[Data excerpts]
###

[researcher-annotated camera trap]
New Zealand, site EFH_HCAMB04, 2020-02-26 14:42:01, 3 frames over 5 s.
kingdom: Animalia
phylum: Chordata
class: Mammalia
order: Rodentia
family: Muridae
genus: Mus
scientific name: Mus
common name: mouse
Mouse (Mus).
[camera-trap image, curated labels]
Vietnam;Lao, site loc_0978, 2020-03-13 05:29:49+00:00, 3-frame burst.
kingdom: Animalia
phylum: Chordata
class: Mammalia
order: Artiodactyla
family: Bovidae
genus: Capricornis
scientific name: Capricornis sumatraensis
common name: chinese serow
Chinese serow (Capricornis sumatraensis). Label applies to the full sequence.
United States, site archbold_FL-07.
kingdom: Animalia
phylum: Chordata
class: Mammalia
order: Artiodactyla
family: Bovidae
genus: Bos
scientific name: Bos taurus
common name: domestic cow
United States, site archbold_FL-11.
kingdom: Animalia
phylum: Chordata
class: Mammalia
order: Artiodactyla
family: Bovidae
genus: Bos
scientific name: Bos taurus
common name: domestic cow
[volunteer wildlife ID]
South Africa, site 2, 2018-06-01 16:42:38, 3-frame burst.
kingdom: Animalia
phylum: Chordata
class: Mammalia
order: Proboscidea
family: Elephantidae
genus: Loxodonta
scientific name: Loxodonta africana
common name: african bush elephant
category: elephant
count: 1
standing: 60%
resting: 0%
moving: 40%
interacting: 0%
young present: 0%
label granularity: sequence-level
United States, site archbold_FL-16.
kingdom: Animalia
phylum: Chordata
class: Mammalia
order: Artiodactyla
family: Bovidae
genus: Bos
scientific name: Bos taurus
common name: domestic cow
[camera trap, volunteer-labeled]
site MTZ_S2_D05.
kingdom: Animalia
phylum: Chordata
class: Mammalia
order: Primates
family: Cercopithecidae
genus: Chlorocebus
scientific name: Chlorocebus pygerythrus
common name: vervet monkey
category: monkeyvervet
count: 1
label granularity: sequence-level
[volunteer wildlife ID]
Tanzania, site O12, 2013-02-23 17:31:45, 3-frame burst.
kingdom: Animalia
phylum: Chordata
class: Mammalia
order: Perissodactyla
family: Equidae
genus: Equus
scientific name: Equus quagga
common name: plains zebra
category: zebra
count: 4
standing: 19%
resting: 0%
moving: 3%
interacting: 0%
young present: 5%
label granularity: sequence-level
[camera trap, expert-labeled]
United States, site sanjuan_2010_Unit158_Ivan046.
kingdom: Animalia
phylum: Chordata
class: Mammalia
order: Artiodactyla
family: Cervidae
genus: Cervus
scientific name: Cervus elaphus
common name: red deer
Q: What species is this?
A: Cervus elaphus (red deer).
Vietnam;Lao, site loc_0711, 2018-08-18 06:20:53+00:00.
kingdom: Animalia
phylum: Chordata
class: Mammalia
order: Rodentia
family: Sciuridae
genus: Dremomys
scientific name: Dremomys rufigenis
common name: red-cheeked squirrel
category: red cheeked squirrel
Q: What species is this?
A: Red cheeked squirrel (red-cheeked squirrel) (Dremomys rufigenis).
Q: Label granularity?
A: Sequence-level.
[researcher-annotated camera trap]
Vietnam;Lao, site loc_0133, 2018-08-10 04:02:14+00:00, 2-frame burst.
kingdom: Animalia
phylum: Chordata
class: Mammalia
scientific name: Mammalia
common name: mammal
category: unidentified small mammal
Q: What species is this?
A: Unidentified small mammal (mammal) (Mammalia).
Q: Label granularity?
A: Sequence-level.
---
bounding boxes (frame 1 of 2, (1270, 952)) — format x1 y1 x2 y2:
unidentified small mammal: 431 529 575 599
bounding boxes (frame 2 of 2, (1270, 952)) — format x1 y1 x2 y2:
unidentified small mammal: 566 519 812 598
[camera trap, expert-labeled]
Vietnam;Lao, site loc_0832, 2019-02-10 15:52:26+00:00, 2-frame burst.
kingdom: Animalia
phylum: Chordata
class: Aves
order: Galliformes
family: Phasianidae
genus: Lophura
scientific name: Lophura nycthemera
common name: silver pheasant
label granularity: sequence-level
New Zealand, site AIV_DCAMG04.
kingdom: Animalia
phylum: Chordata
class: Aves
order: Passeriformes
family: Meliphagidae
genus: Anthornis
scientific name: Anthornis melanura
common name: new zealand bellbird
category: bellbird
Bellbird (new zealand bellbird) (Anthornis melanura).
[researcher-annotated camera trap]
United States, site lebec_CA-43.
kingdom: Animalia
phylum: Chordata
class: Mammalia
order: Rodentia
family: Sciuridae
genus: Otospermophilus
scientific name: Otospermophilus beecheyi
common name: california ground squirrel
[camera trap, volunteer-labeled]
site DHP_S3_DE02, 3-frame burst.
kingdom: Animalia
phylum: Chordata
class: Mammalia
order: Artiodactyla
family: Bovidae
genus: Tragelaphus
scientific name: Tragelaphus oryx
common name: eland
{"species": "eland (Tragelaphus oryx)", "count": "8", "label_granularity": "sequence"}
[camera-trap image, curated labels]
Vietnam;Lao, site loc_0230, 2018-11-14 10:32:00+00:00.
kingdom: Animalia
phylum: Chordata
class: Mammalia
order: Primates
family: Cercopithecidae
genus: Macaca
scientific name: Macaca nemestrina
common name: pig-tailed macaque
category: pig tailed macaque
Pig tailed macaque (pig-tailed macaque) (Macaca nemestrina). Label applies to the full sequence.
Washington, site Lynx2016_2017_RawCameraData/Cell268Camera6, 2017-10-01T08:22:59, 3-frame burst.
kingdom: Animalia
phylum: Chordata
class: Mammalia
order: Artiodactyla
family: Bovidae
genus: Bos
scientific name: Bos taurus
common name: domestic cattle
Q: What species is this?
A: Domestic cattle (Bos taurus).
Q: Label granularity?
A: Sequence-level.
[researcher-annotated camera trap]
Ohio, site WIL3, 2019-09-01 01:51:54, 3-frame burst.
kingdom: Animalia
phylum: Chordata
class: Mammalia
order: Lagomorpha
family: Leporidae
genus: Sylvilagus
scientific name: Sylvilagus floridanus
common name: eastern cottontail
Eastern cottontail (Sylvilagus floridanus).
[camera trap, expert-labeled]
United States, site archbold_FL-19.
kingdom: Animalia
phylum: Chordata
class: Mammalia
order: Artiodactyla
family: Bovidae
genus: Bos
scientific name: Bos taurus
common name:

###

About this task
Repeat each of the records exactly as written.

Exercise answer
[researcher-annotated camera trap]
New Zealand, site EFH_HCAMB04, 2020-02-26 14:42:01, 3 frames over 5 s.
kingdom: Animalia
phylum: Chordata
class: Mammalia
order: Rodentia
family: Muridae
genus: Mus
scientific name: Mus
common name: mouse
Mouse (Mus).
[camera-trap image, curated labels]
Vietnam;Lao, site loc_0978, 2020-03-13 05:29:49+00:00, 3-frame burst.
kingdom: Animalia
phylum: Chordata
class: Mammalia
order: Artiodactyla
family: Bovidae
genus: Capricornis
scientific name: Capricornis sumatraensis
common name: chinese serow
Chinese serow (Capricornis sumatraensis). Label applies to the full sequence.
United States, site archbold_FL-07.
kingdom: Animalia
phylum: Chordata
class: Mammalia
order: Artiodactyla
family: Bovidae
genus: Bos
scientific name: Bos taurus
common name: domestic cow
United States, site archbold_FL-11.
kingdom: Animalia
phylum: Chordata
class: Mammalia
order: Artiodactyla
family: Bovidae
genus: Bos
scientific name: Bos taurus
common name: domestic cow
[volunteer wildlife ID]
South Africa, site 2, 2018-06-01 16:42:38, 3-frame burst.
kingdom: Animalia
phylum: Chordata
class: Mammalia
order: Proboscidea
family: Elephantidae
genus: Loxodonta
scientific name: Loxodonta africana
common name: african bush elephant
category: elephant
count: 1
standing: 60%
resting: 0%
moving: 40%
interacting: 0%
young present: 0%
label granularity: sequence-level
United States, site archbold_FL-16.
kingdom: Animalia
phylum: Chordata
class: Mammalia
order: Artiodactyla
family: Bovidae
genus: Bos
scientific name: Bos taurus
common name: domestic cow
[camera trap, volunteer-labeled]
site MTZ_S2_D05.
kingdom: Animalia
phylum: Chordata
class: Mammalia
order: Primates
family: Cercopithecidae
genus: Chlorocebus
scientific name: Chlorocebus pygerythrus
common name: vervet monkey
category: monkeyvervet
count: 1
label granularity: sequence-level
[volunteer wildlife ID]
Tanzania, site O12, 2013-02-23 17:31:45, 3-frame burst.
kingdom: Animalia
phylum: Chordata
class: Mammalia
order: Perissodactyla
family: Equidae
genus: Equus
scientific name: Equus quagga
common name: plains zebra
category: zebra
count: 4
standing: 19%
resting: 0%
moving: 3%
interacting: 0%
young present: 5%
label granularity: sequence-level
[camera trap, expert-labeled]
United States, site sanjuan_2010_Unit158_Ivan046.
kingdom: Animalia
phylum: Chordata
class: Mammalia
order: Artiodactyla
family: Cervidae
genus: Cervus
scientific name: Cervus elaphus
common name: red deer
Q: What species is this?
A: Cervus elaphus (red deer).
Vietnam;Lao, site loc_0711, 2018-08-18 06:20:53+00:00.
kingdom: Animalia
phylum: Chordata
class: Mammalia
order: Rodentia
family: Sciuridae
genus: Dremomys
scientific name: Dremomys rufigenis
common name: red-cheeked squirrel
category: red cheeked squirrel
Q: What species is this?
A: Red cheeked squirrel (red-cheeked squirrel) (Dremomys rufigenis).
Q: Label granularity?
A: Sequence-level.
[researcher-annotated camera trap]
Vietnam;Lao, site loc_0133, 2018-08-10 04:02:14+00:00, 2-frame burst.
kingdom: Animalia
phylum: Chordata
class: Mammalia
scientific name: Mammalia
common name: mammal
category: unidentified small mammal
Q: What species is this?
A: Unidentified small mammal (mammal) (Mammalia).
Q: Label granularity?
A: Sequence-level.
---
bounding boxes (frame 1 of 2, (1270, 952)) — format x1 y1 x2 y2:
unidentified small mammal: 431 529 575 599
bounding boxes (frame 2 of 2, (1270, 952)) — format x1 y1 x2 y2:
unidentified small mammal: 566 519 812 598
[camera trap, expert-labeled]
Vietnam;Lao, site loc_0832, 2019-02-10 15:52:26+00:00, 2-frame burst.
kingdom: Animalia
phylum: Chordata
class: Aves
order: Galliformes
family: Phasianidae
genus: Lophura
scientific name: Lophura nycthemera
common name: silver pheasant
label granularity: sequence-level
New Zealand, site AIV_DCAMG04.
kingdom: Animalia
phylum: Chordata
class: Aves
order: Passeriformes
family: Meliphagidae
genus: Anthornis
scientific name: Anthornis melanura
common name: new zealand bellbird
category: bellbird
Bellbird (new zealand bellbird) (Anthornis melanura).
[researcher-annotated camera trap]
United States, site lebec_CA-43.
kingdom: Animalia
phylum: Chordata
class: Mammalia
order: Rodentia
family: Sciuridae
genus: Otospermophilus
scientific name: Otospermophilus beecheyi
common name: california ground squirrel
[camera trap, volunteer-labeled]
site DHP_S3_DE02, 3-frame burst.
kingdom: Animalia
phylum: Chordata
class: Mammalia
order: Artiodactyla
family: Bovidae
genus: Tragelaphus
scientific name: Tragelaphus oryx
common name: eland
{"species": "eland (Tragelaphus oryx)", "count": "8", "label_granularity": "sequence"}
[camera-trap image, curated labels]
Vietnam;Lao, site loc_0230, 2018-11-14 10:32:00+00:00.
kingdom: Animalia
phylum: Chordata
class: Mammalia
order: Primates
family: Cercopithecidae
genus: Macaca
scientific name: Macaca nemestrina
common name: pig-tailed macaque
category: pig tailed macaque
Pig tailed macaque (pig-tailed macaque) (Macaca nemestrina). Label applies to the full sequence.
Washington, site Lynx2016_2017_RawCameraData/Cell268Camera6, 2017-10-01T08:22:59, 3-frame burst.
kingdom: Animalia
phylum: Chordata
class: Mammalia
order: Artiodactyla
family: Bovidae
genus: Bos
scientific name: Bos taurus
common name: domestic cattle
Q: What species is this?
A: Domestic cattle (Bos taurus).
Q: Label granularity?
A: Sequence-level.
[researcher-annotated camera trap]
Ohio, site WIL3, 2019-09-01 01:51:54, 3-frame burst.
kingdom: Animalia
phylum: Chordata
class: Mammalia
order: Lagomorpha
family: Leporidae
genus: Sylvilagus
scientific name: Sylvilagus floridanus
common name: eastern cottontail
Eastern cottontail (Sylvilagus floridanus).
[camera trap, expert-labeled]
United States, site archbold_FL-19.
kingdom: Animalia
phylum: Chordata
class: Mammalia
order: Artiodactyla
family: Bovidae
genus: Bos
scientific name: Bos taurus
common name:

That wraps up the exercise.